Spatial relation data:
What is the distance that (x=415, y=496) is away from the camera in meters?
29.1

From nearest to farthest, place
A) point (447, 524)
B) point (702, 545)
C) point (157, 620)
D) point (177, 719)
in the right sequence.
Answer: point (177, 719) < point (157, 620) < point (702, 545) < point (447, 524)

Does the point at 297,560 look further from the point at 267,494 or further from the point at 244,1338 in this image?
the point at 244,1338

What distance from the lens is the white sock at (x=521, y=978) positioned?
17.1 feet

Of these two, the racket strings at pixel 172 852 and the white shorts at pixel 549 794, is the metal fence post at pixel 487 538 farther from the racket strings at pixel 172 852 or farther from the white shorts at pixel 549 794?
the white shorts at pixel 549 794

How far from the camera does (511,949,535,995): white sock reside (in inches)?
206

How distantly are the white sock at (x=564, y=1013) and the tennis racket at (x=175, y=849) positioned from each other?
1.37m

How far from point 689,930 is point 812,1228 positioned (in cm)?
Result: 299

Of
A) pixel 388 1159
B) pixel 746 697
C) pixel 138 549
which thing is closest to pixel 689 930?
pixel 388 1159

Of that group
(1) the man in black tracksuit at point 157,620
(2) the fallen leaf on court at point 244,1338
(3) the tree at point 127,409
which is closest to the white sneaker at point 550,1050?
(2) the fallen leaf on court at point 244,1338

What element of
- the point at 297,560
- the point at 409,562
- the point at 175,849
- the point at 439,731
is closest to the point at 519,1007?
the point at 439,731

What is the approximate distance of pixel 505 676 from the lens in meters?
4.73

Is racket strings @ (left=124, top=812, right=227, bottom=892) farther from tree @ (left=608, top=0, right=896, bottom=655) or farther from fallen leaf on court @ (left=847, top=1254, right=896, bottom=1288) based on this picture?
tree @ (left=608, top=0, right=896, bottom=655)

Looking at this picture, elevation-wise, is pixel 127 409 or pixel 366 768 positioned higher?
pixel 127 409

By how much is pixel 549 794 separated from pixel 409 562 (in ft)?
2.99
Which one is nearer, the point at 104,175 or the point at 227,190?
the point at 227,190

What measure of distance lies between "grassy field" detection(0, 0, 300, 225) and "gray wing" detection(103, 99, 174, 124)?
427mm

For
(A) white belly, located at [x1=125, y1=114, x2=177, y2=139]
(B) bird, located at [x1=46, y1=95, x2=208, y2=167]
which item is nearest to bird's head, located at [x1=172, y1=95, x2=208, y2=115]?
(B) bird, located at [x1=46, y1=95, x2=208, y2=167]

:: THE PROBLEM ::
Rewrite the listing above, changing every "white sock" to "white athletic sock" and leaving everything else untouched.

:: REPLY ::
What is the distance that (x=415, y=496) is away from the camera in meters?
29.1

From nearest to farthest, place
A) point (447, 524)
B) point (702, 545)
C) point (157, 620)
D) point (177, 719)
in the right sequence.
Answer: point (177, 719) < point (157, 620) < point (702, 545) < point (447, 524)

Does the point at 297,560 look further from the point at 267,494 or further from the point at 244,1338 in this image?
the point at 244,1338

What distance from the lens is the white athletic sock at (x=521, y=978) positioned?
17.1 feet

Of these two, the racket strings at pixel 172 852 and the white shorts at pixel 549 794, is the metal fence post at pixel 487 538 farther from the racket strings at pixel 172 852 or farther from the white shorts at pixel 549 794?
the white shorts at pixel 549 794

How far from the camera does (511,949,535,995): white athletic sock reside (in inches)?
206

How distantly are the white athletic sock at (x=564, y=1013) and the tennis racket at (x=175, y=849) positioned from each other?
1.37m

How far from point 689,930 is point 812,1228 positioned (in cm)?
Result: 299

Of
A) pixel 388 1159
B) pixel 746 697
C) pixel 138 549
which thing is closest to pixel 689 930?
pixel 388 1159

Of that group
(1) the man in black tracksuit at point 157,620
(2) the fallen leaf on court at point 244,1338
(3) the tree at point 127,409
which is closest to the white sneaker at point 550,1050?
(2) the fallen leaf on court at point 244,1338

What element of
- the point at 297,560
- the point at 409,562
- the point at 175,849
- the point at 439,731
is closest to the point at 519,1007?
the point at 439,731

What is the approximate distance of pixel 505 676 from the lens in meters?
4.73

Is racket strings @ (left=124, top=812, right=227, bottom=892) farther from tree @ (left=608, top=0, right=896, bottom=655) or farther from fallen leaf on court @ (left=847, top=1254, right=896, bottom=1288) based on this picture?
tree @ (left=608, top=0, right=896, bottom=655)

Looking at this picture, elevation-wise, is pixel 127 409 or pixel 366 768 positioned higher?
pixel 127 409

By how much is pixel 549 794 separated from pixel 409 562 (in ft)?
2.99
Which one is nearer, the point at 104,175 or the point at 227,190?
the point at 227,190

What measure of distance lies between "grassy field" detection(0, 0, 300, 225) and "gray wing" detection(103, 99, 174, 124)?
427mm

For
(A) white belly, located at [x1=125, y1=114, x2=177, y2=139]
(B) bird, located at [x1=46, y1=95, x2=208, y2=167]
which item is nearest to bird's head, located at [x1=172, y1=95, x2=208, y2=115]?
(B) bird, located at [x1=46, y1=95, x2=208, y2=167]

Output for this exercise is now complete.